> [Aim] Render the part of the data that opens with the line containing "Is heron's tail at" and closes with the line containing "farther from the ground", both lines included, as a two-column CSV with the headers prompt_text and answer_text. Give one row per entry, and place each field in double quotes with any line breaks replaced by spaces.

--- BEGIN Input data ---

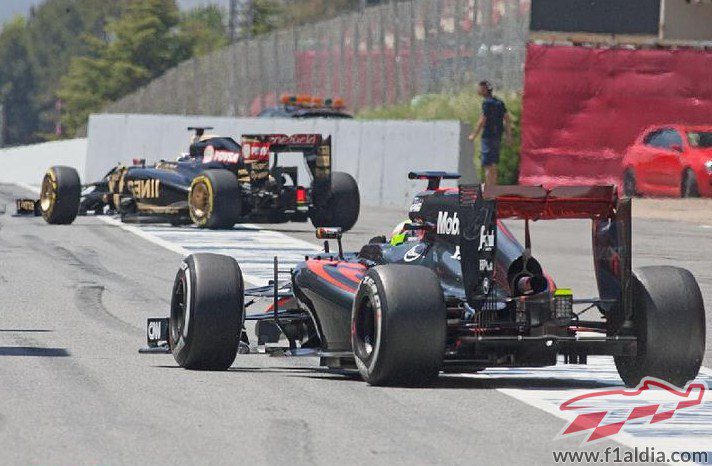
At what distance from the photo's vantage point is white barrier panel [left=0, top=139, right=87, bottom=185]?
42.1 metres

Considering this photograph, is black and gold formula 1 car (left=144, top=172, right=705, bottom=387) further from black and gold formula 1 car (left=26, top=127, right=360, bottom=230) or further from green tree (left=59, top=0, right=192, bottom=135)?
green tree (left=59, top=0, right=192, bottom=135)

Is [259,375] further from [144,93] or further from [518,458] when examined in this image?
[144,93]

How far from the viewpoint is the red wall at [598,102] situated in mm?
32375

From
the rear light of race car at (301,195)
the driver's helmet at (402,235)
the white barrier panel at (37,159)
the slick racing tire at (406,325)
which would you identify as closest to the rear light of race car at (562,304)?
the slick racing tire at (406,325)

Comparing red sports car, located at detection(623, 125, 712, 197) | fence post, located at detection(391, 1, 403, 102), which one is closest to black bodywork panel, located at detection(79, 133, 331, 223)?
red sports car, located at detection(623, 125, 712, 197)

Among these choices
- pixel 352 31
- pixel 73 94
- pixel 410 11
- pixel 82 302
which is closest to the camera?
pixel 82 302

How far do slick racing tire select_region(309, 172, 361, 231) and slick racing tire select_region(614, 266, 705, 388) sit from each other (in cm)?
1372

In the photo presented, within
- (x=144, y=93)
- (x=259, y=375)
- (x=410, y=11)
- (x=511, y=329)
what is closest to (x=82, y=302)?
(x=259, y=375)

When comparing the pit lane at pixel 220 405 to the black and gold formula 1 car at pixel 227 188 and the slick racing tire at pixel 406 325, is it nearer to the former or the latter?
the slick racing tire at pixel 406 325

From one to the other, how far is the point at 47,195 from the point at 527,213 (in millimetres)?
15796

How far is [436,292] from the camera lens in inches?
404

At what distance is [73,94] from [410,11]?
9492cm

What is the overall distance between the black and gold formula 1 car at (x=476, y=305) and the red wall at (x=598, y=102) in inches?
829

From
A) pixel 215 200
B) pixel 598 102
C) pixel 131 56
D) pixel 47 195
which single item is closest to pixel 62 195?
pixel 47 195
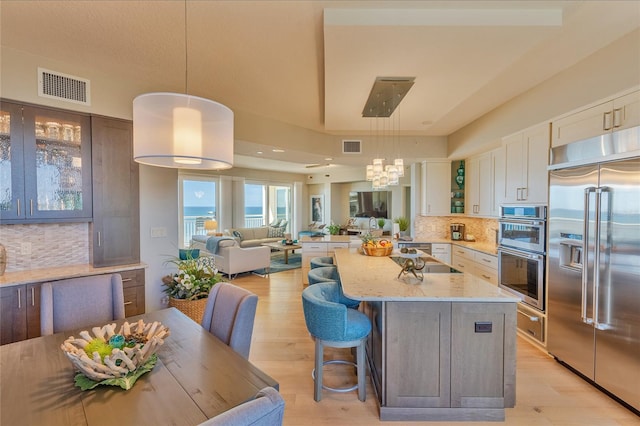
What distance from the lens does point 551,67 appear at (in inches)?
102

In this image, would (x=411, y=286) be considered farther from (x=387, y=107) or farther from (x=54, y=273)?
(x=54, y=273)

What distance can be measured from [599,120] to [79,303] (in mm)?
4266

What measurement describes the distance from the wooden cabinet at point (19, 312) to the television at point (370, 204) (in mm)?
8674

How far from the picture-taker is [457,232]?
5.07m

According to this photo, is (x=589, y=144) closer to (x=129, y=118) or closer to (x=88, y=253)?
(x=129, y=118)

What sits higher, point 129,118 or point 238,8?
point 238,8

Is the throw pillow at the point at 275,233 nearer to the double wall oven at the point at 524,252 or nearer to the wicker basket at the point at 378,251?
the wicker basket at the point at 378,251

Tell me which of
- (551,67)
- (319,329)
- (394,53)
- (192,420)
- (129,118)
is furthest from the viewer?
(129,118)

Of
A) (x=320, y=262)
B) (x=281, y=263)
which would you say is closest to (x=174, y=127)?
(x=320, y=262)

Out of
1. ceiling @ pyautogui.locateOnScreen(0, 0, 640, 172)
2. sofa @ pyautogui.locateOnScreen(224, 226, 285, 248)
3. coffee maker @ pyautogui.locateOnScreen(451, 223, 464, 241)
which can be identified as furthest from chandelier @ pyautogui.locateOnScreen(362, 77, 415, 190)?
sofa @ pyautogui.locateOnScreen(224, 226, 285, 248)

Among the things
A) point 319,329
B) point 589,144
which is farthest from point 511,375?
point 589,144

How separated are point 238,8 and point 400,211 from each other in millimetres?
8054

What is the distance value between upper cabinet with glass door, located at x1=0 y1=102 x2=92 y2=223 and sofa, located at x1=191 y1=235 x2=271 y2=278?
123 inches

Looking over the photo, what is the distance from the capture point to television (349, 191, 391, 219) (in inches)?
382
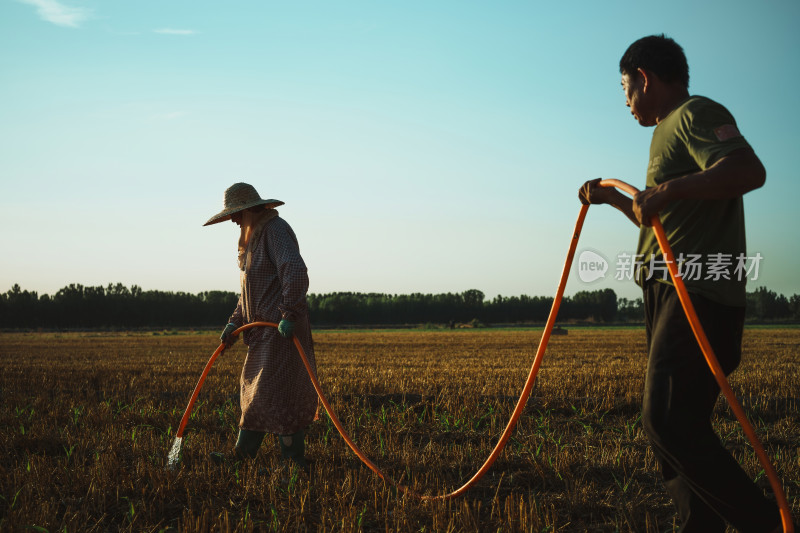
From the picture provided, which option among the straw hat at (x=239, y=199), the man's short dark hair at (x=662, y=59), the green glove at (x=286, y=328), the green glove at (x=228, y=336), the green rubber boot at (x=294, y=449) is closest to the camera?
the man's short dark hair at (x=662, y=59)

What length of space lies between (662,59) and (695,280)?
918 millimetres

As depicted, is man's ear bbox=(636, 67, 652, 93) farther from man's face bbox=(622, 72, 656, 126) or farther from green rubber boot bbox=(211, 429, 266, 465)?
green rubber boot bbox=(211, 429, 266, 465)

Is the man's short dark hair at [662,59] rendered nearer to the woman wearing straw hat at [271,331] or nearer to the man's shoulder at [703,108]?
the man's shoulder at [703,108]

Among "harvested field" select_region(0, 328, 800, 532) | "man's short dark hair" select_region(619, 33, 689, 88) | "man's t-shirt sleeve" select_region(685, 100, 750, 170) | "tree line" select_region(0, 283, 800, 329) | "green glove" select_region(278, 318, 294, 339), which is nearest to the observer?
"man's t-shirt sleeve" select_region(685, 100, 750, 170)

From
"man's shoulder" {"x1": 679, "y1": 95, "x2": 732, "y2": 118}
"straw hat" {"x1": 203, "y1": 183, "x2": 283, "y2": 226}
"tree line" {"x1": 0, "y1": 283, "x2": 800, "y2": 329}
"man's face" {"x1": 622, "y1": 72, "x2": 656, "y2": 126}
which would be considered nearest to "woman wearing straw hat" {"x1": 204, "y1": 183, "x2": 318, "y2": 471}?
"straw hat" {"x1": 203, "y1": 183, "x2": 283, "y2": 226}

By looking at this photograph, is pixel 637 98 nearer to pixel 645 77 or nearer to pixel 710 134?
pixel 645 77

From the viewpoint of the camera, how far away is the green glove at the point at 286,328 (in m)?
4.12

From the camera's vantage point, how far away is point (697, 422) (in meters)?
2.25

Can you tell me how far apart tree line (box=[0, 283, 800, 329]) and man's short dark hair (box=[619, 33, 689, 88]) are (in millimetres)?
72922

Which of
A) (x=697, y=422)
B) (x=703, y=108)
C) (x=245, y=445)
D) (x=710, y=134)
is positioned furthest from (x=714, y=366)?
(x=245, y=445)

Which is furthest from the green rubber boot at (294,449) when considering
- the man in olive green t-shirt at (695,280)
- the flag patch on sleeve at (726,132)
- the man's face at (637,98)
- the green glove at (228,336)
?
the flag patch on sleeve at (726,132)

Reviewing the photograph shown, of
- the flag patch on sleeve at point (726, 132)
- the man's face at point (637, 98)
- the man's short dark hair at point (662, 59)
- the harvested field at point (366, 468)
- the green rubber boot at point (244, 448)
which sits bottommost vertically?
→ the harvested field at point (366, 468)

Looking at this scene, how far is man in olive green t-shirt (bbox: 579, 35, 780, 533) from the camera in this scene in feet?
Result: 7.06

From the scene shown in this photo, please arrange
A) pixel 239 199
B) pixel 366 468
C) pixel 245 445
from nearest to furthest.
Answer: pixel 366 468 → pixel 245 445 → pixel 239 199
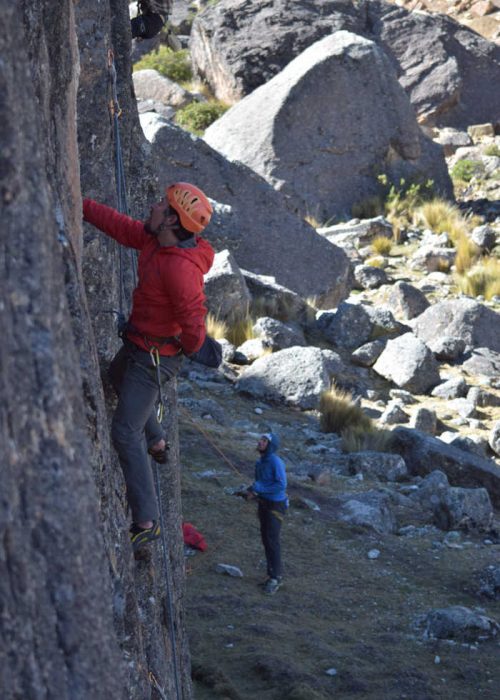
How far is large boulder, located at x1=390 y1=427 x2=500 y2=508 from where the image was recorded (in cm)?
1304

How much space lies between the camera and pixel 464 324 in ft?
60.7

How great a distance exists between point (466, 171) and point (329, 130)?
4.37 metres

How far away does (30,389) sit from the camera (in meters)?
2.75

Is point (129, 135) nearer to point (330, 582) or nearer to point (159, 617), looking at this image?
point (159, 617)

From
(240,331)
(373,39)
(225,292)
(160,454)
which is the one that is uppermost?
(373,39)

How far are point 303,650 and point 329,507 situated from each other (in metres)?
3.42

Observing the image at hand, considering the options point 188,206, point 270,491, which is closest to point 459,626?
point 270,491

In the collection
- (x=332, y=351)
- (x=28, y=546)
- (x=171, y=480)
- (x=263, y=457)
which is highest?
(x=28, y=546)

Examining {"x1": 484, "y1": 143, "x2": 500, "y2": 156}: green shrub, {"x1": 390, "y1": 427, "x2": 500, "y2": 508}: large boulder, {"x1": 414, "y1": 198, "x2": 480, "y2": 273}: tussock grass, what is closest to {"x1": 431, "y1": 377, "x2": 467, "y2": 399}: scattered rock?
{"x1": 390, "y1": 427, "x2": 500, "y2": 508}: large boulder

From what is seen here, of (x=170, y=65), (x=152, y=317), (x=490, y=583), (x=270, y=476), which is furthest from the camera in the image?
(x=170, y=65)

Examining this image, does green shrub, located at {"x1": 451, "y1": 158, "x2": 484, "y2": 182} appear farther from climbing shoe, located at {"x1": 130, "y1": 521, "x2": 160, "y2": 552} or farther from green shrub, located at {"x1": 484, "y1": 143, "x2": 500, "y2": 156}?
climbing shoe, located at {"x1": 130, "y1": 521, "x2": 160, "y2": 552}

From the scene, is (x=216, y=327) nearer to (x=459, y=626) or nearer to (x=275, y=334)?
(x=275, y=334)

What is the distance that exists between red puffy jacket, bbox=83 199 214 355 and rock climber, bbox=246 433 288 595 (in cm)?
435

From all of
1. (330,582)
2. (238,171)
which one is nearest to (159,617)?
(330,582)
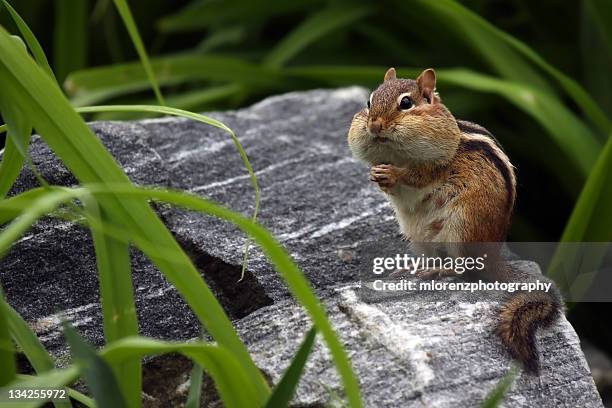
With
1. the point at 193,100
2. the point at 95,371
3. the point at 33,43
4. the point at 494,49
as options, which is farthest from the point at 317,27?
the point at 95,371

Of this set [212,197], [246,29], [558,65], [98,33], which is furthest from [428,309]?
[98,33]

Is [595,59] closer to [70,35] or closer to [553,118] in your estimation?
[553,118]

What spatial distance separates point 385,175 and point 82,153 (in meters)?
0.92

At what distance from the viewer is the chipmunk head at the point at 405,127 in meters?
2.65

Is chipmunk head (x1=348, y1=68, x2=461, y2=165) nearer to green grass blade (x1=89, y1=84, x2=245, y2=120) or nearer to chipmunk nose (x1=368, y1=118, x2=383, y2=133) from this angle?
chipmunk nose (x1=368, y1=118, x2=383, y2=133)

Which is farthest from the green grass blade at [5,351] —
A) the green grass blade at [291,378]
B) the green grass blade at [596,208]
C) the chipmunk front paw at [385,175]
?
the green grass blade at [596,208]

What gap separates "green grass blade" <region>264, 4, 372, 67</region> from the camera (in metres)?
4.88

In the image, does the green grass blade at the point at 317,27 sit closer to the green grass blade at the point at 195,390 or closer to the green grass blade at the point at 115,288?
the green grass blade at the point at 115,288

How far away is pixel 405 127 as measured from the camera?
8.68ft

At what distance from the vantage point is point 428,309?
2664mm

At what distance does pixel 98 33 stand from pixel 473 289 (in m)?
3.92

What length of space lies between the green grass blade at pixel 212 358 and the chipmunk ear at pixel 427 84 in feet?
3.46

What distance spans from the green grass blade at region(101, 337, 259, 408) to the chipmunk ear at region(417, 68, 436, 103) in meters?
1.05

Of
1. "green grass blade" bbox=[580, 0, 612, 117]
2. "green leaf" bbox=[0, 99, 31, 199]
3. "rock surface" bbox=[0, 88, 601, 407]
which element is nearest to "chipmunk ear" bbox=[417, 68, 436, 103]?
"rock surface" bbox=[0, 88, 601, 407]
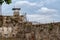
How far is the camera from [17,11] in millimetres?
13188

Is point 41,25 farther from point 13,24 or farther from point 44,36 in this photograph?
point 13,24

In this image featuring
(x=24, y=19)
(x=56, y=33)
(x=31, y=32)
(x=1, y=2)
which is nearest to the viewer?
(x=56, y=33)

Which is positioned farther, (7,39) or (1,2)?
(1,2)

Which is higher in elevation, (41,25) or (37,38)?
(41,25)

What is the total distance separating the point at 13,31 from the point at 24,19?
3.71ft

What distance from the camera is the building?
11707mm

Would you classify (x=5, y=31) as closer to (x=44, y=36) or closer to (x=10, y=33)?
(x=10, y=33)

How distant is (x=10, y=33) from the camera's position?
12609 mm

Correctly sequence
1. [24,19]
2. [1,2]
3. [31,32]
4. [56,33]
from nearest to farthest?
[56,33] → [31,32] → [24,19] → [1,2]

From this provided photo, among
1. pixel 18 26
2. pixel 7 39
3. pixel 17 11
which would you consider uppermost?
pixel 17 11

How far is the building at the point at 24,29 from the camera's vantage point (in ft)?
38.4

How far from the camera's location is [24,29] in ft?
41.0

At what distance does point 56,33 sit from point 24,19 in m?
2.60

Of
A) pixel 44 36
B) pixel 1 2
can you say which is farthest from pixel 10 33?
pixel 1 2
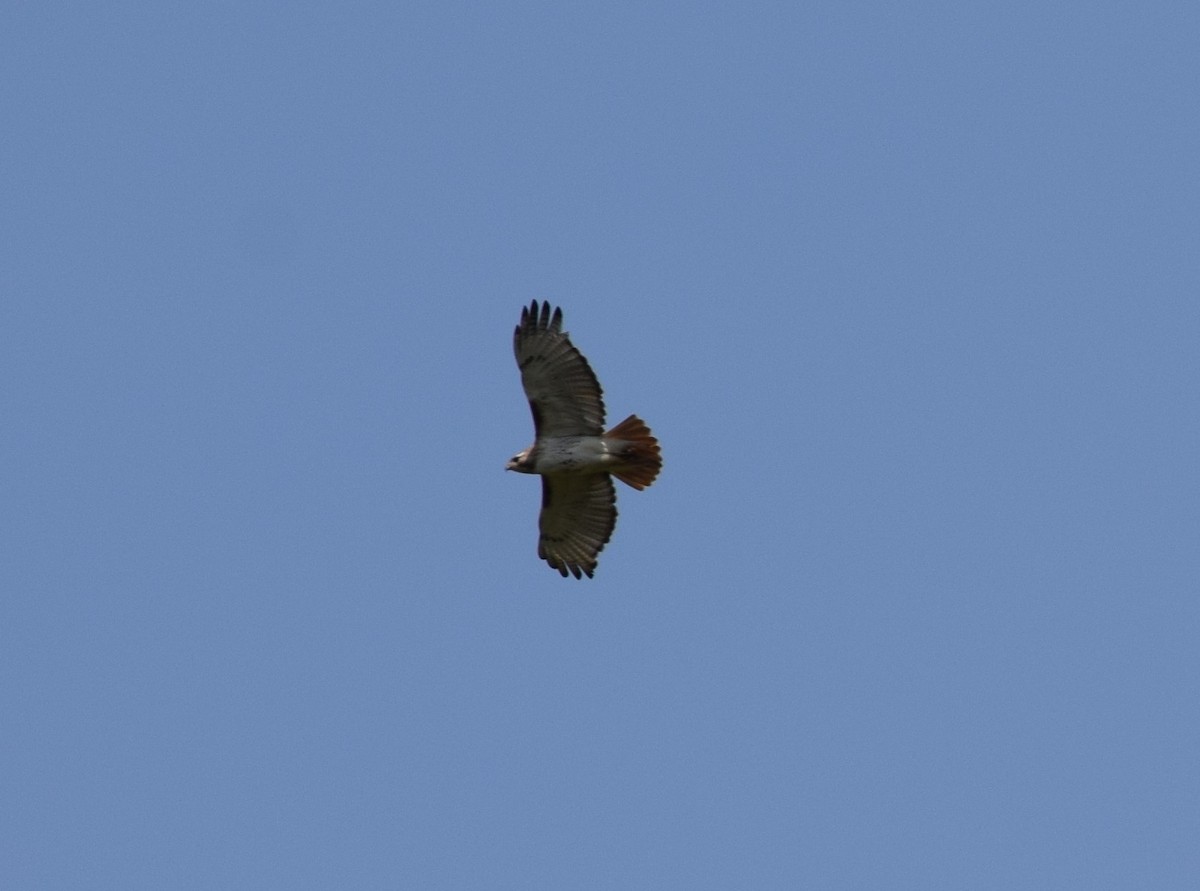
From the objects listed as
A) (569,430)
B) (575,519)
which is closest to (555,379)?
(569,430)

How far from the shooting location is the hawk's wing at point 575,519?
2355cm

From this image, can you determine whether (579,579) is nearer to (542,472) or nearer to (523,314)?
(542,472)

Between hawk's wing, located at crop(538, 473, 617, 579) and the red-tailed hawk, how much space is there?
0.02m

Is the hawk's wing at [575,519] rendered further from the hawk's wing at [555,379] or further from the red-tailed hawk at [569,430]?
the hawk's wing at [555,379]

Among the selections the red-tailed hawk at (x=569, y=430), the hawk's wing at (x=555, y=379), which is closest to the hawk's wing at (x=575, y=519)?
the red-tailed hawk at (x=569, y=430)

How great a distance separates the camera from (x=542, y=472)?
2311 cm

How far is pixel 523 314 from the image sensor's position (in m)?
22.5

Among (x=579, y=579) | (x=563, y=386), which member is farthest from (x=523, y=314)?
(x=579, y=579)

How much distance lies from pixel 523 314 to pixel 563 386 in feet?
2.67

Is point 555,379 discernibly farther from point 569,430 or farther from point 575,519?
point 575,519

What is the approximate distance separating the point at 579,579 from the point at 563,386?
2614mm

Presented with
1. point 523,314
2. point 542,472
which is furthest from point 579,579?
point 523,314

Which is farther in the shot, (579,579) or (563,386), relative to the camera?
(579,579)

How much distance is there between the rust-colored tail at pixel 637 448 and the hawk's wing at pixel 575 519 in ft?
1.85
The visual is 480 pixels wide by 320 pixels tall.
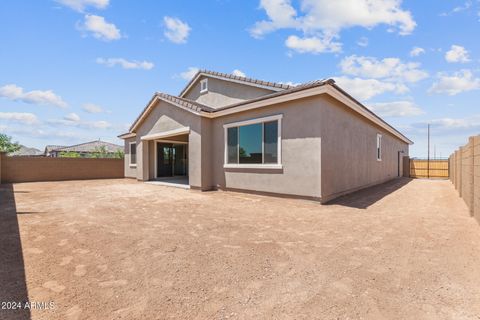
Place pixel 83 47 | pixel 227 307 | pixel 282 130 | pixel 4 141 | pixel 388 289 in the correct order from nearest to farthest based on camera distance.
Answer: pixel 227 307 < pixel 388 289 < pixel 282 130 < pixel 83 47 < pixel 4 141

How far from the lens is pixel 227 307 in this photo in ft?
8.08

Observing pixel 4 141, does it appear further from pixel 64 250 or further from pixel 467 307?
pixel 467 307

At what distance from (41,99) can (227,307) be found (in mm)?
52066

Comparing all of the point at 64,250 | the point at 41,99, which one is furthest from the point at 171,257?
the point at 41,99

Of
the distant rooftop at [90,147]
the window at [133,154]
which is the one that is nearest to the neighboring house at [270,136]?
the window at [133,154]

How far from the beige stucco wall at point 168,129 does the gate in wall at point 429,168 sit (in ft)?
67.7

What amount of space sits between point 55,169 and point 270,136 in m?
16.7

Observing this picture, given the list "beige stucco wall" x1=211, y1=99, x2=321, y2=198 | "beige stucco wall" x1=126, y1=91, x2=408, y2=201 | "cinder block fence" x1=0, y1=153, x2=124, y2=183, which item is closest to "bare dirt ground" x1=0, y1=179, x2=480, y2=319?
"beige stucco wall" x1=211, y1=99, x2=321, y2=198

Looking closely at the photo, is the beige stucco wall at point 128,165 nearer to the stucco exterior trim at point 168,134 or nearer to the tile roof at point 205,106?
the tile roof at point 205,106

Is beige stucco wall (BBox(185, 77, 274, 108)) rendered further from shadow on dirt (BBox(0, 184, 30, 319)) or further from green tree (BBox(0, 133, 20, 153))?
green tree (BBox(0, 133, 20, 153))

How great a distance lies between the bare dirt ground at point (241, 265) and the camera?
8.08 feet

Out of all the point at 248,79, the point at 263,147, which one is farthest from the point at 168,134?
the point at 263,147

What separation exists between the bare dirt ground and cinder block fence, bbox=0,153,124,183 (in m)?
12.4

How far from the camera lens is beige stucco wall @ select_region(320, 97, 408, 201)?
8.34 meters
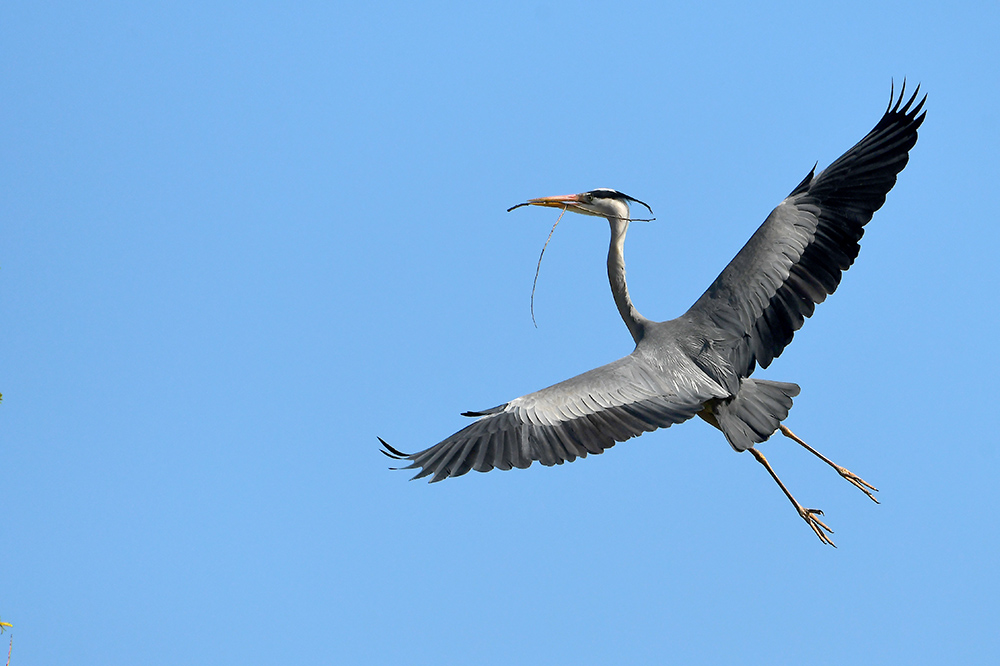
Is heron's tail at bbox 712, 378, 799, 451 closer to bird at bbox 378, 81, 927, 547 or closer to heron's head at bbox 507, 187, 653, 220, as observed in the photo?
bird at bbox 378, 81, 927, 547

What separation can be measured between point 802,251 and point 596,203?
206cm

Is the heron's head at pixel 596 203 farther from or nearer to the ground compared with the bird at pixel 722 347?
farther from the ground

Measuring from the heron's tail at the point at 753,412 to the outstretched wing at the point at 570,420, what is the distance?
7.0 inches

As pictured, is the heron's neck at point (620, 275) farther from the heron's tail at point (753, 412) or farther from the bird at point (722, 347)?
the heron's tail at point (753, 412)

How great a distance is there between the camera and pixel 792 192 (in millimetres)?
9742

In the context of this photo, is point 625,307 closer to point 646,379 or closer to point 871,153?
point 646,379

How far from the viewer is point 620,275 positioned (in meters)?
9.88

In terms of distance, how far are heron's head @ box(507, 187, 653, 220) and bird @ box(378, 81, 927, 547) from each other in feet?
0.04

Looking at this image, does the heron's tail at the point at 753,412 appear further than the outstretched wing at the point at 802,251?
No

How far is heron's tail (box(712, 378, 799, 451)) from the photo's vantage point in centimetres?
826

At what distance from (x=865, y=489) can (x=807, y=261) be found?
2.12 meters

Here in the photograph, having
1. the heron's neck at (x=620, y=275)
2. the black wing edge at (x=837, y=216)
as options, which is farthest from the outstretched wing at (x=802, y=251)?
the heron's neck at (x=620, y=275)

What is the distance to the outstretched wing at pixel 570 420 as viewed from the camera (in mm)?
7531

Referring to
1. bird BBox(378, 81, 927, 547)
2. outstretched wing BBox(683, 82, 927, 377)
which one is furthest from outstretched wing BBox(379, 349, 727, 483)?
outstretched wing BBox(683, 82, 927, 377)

--- END Input data ---

> [Exercise answer]
prompt_text,answer_text
"Is heron's tail at bbox 712, 378, 799, 451 closer to bird at bbox 378, 81, 927, 547 or closer to heron's head at bbox 507, 187, 653, 220, as observed in the photo?","bird at bbox 378, 81, 927, 547"
"What separation can be measured between point 802,251 and point 596,203?","206cm"
"Is the heron's head at pixel 596 203 farther from or nearer to the ground compared with the bird at pixel 722 347?","farther from the ground"